===== Data =====

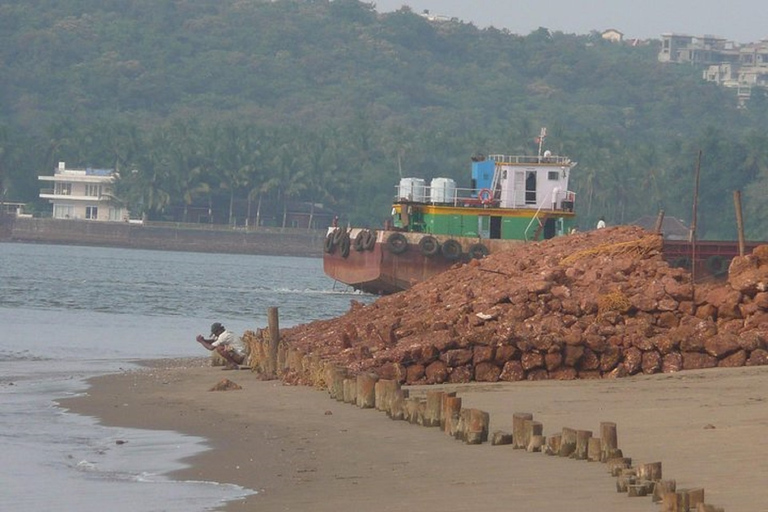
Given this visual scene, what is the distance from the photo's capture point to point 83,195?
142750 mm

=====
===== Data =====

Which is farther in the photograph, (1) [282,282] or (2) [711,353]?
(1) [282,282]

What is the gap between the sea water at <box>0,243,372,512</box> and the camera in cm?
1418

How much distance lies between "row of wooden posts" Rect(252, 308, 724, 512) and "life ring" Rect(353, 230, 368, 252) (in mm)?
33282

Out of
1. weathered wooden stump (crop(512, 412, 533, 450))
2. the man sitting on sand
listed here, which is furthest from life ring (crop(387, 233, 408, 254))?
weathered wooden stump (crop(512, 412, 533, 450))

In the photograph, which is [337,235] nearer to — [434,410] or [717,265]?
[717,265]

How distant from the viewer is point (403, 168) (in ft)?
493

=====

■ **Task prompt**:
Pull out each line of the entries above that contains the string "crop". Match its case exactly.

■ **Correct result**:
1. weathered wooden stump (crop(512, 412, 533, 450))
listed here, which is furthest from life ring (crop(387, 233, 408, 254))?
weathered wooden stump (crop(512, 412, 533, 450))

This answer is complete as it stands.